– Vous avez vu le torrent?
Comme la première fois où je l’ai rencontré, le monsieur âgé venu de je ne sais où s’est approché sans que je le remarque et m’a parlé sans préambule.
Le torrent, justement, je le regardais, en sortant Pomme ce matin sur la terre gelée.
– Oui…
– Il n’est pas bien haut pour la saison, mais bien fourni.

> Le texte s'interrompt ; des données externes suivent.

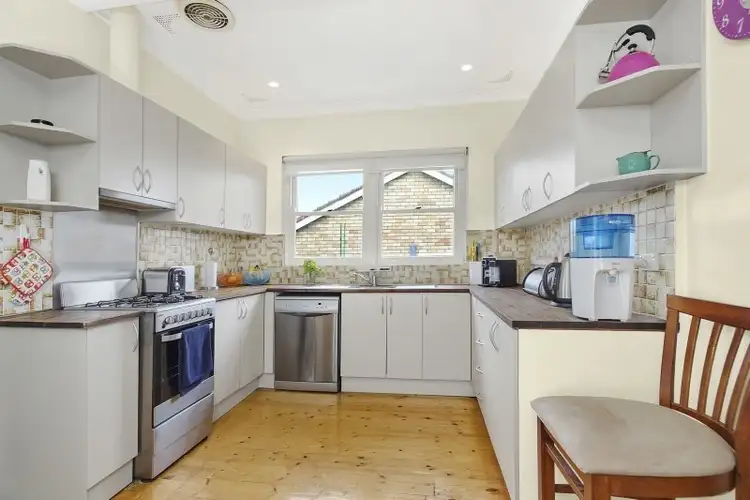 Seventh view of Homely house listing, 21 Mary Street, Goulburn NSW 2580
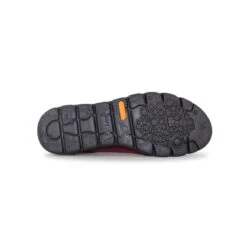 FLUCHOS Chaussures De Ville Susan 0354 -Chaussures Pour Femmes susan 0354 5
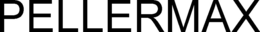PELLERMAX trademark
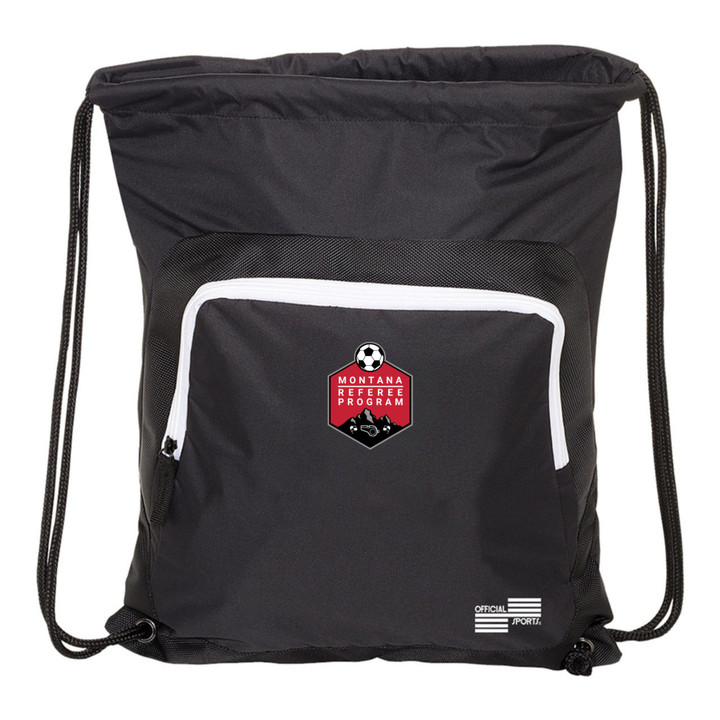 MT1600 Montana Heavy Duty Sac Pak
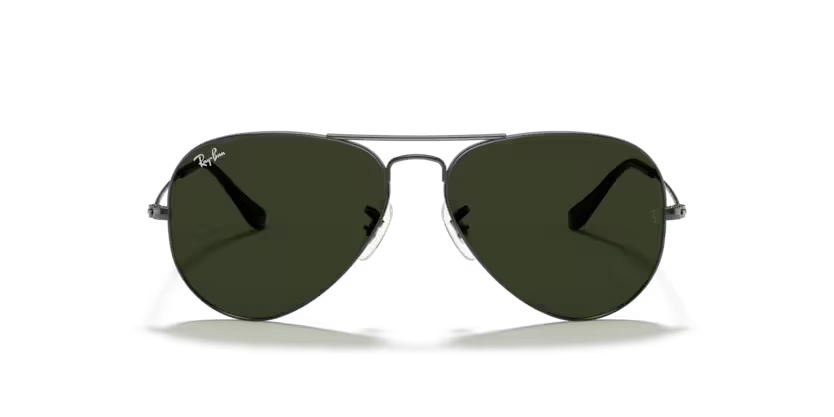 Rayban 3025 W0879 58-14 erkek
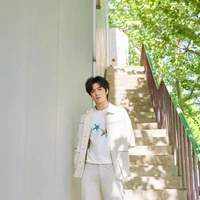 Lưu Diệu Văn(Khoa biểu diễn)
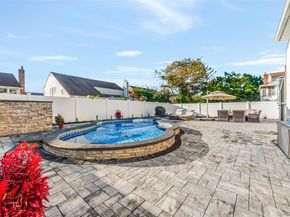 3930 Jane Lane, Oceanside NY 11572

Il m’a regardée tandis que son vieux chien observait Pomme entamer une course autour de lui pour l’inciter à jouer.
– Petite mine, vous.
– Moi??
Ah non, pas petite mine!
Je me bagarre depuis des semaines pour remonter mes analyses et, pour la première fois depuis bien longtemps, j’arrive à les équilibrer depuis deux jours.

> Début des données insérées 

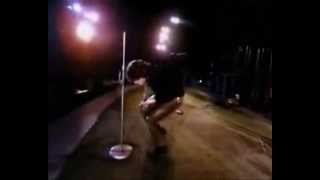 The Doors Who Do You Love Live at "Avalon Ballroom" San Francisco 1967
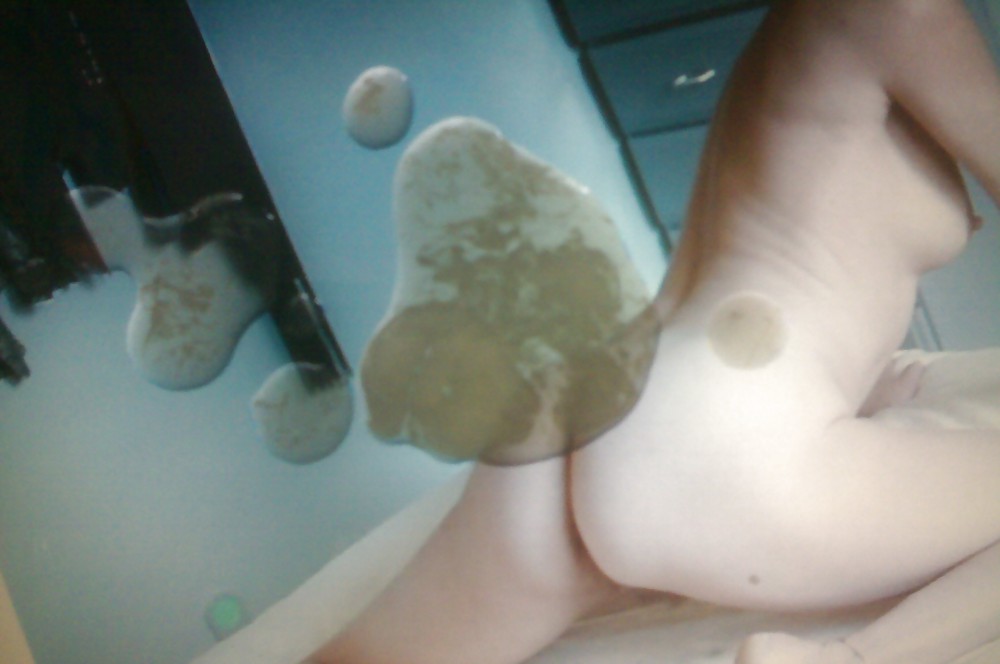 Tribute from Dick pict gal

Alors non, pas petite mine!
C’est vexant!
– Non, ça va. Vous avez bien passé les fêtes?
Il hausse les épaules:
– Vous savez, à mon âge, les fêtes… On est déjà bien content de pouvoir se lever le matin sans avoir trop mal partout! Ca, c’est la fête!
Il lève le nez en l’air:
– Il fait trop froid pour neiger. Pourtant j’ai l’impression qu’il devrait tomber quelque chose. Peut-être deux ou trois flocons mais rien de plus.
– C’est la météo qui vous l’a soufflé?
– Non, mes rhumatismes. Et ils se trompent rarement!
Son regard retourne vers le torrent:
– J’ai vu votre mari, ces derniers jours. Il est bien. Un bel homme. Imposant.
Ahurie, je ne peux m’empêcher de le dévisager.
Je ne le connais pas.
Qui est-il?
Comment sait-il que Bruno est mon compagnon?
Ah oui… Pomme est toujours sur ses talons…
– Merci, j’ai tendance à penser la même chose. Ceci dit, nous ne sommes pas mariés.
– On va dire « pas encore ». Je vous ai vus ensemble. Ca ne va pas tarder.
– C’est encore vos rhumatismes qui le disent?
– Non, mon flair!
Il me regarde avec un petit sourire à la fois taquin et bienveillant.
Je réponds à son sourire.
Cet homme est un mystère.
Je ne l’ai vu que deux fois, j’ignore qui il est, il apparaît sans que je l’entende arriver, a des conversations décalées, semble au courant de tout, sait qui je suis et repart à chaque fois comme il est venu.
Du bout du pied, il écrase délicatement une touffe d’herbe:
– Bon, j’y vais. Et vous, soignez-vous.
– …?
– Je sais de quoi je parle. Les reins, c’est une cochonnerie.
Il s’est éloigné sans me dire au-revoir.
Comment sait-il????
En rentrant, je souriais toute seule.
J’aime assez ce curieux personnage énigmatique et pourtant tout simple, qui débarque toujours sans prévenir et semble tout deviner.
Trois heures plus tard, quelques flocons épars tombaient du ciel.